Alors que s’éternise le conflit russo-ukrainien, la Chine, toujours soucieuse d’anticiper son avenir, se pose en qualité de médiateur pour séduire des Occidentaux vitaux pour son économie mais aussi pour préparer une redistribution géopolitique post-poutine. Explications.

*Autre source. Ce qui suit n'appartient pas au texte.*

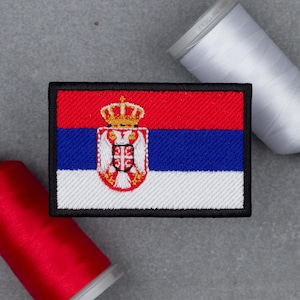 Puede incluir: Un parche rectangular bordado con la bandera de Serbia de franjas horizontales roja, azul y blanca. Una corona dorada detallada se sitúa sobre un emblema de águila bicéfala blanca con un escudo rojo, una cruz blanca y cuatro eslabones.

Toujours discrète lorsqu’il s’agit de sa diplomatie, la Chine n’a donc pas failli à sa réputation en essayant depuis quelques jours de se poser en médiateur entre la Russie et l’Ukraine afin que prenne fin le conflit qui oppose les deux nations slaves. De prime abord, d’aucuns loueraient cette initiative qui, si elle portait ses fruits, mettrait un terme aux combats. Pourtant, il ne faut pas voir dans ladite initiative une bienveillance nouvelle ou une attention particulière de la Chine pour le sort de l’Ukraine ou de l’Europe, mais l’ancien Empire du Milieu sait combien cette guerre qui s’éternise représente un danger extrêmement sérieux d’un simple point de vue économique. La Chine, qui se targue d’être le deuxième partenaire commercial (soit un montant 428 milliards d’euros de transactions de biens marchands entre la Chine – Europe) de l’Europe a donc tout intérêt aujourd’hui à se montrer conciliante et ouverte à toutes discussions concernant le conflit ukrainien d’où le rôle qu’elle cherche à endosser. Second point, Pékin, conscient que la défaite de Vladimir Poutine acterait la fin politique de ce dernier tout comme du poids grandissant de la Russie, notamment en Afrique où la Chine tend à se développer par le biais de diverses entreprises, envisage déjà de prendre la place d’une Russie sur le déclin, épuisée par une guerre continentale dans laquelle elle s’enlise de jours en jours.
Tensions et émergence
La Chine de Xi Jinping, qui préférera toujours la continuité au chaos et à la rupture, a depuis longtemps cerné les conséquences du conflit européen. Une victoire de la Russie se solderait par une hausse des tensions diplomatiques sur le continent avec la nécessité pour l’Empire du Milieu de choisir ses alliés : soit la Russie au risque de perdre tout ou partie de ses relations commerciales avec les Européens et Occidentaux, Etats-Unis compris ; soit prendre le risque d’abandonner la Russie en optant pour un choix purement économique en se tournant vers l’Europe. Et il semble qu’en se posant en qualité de médiateur, Pékin a tacitement fait son choix ayant cyniquement intégré le fait que Vladimir Poutine serait, tôt au tard, poussé hors du pouvoir. Il suffit à ce titre de s’attarder sur la déclaration du conseiller d’État et Ministre des Affaires étrangères de Chine, Wang Yi, qui rappelait récemment qu’il n’y a pas de conflits d’intérêts fondamental entre la Chine et l’Union Européenne. De son côté, nation vieillissante, au PIB peu ou prou égal à celui de l’Espagne (1,427 billions de dollars contre 1,779 billions de dollars pour la Russie), la Russie n’est plus le pays émergent qu’elle se vantait d’être au début des années 2000. Sclérosée par l’omnipotence de Vladimir Poutine, la Russie ne doit aujourd’hui son salut qu’à de rares alliés auxquels elle vend son pétrole à des tarifs inférieurs à ceux du cours officiel.
Réputation et probabilité
Et Pékin, sensible au temps long mais peu à l’immédiateté, a compris détenir tout le temps nécessaire pour se poser patiemment en seul interlocuteur d’Européens désireux, sans l’avouer ouvertement, de se défaire de Vladimir Poutine, devenu trop gênant et avec lequel les collusions passées sont elles aussi remontées à la surface, entachant la réputation d’un continent, et de l’Union Européenne, bercés les principes des Droits de l’Homme peu respectés en Russie à ce jour. Est-ce à dire que cette guerre russo-ukrainienne, serait une opportunité pour Pékin de se défaire d’un allié russe désormais trop encombrant, de s’allier des Occidentaux prêts à beaucoup de concessions et autres compromis pour eux-aussi pousser vers la sortie Vladimir Poutine ? Chacun apportera sa réponse à l’aune de ses convictions mais il apparaît probable que le conflit en cours permettra à la Chine de redorer son blason diplomatique, notamment après l’épisode de tensions liées à Taiwan qui avait accru l’inimitié sino-américaine, mais aussi en qualité d’interlocuteur crédible à l’échelle globale fusse au détriment de la Russie.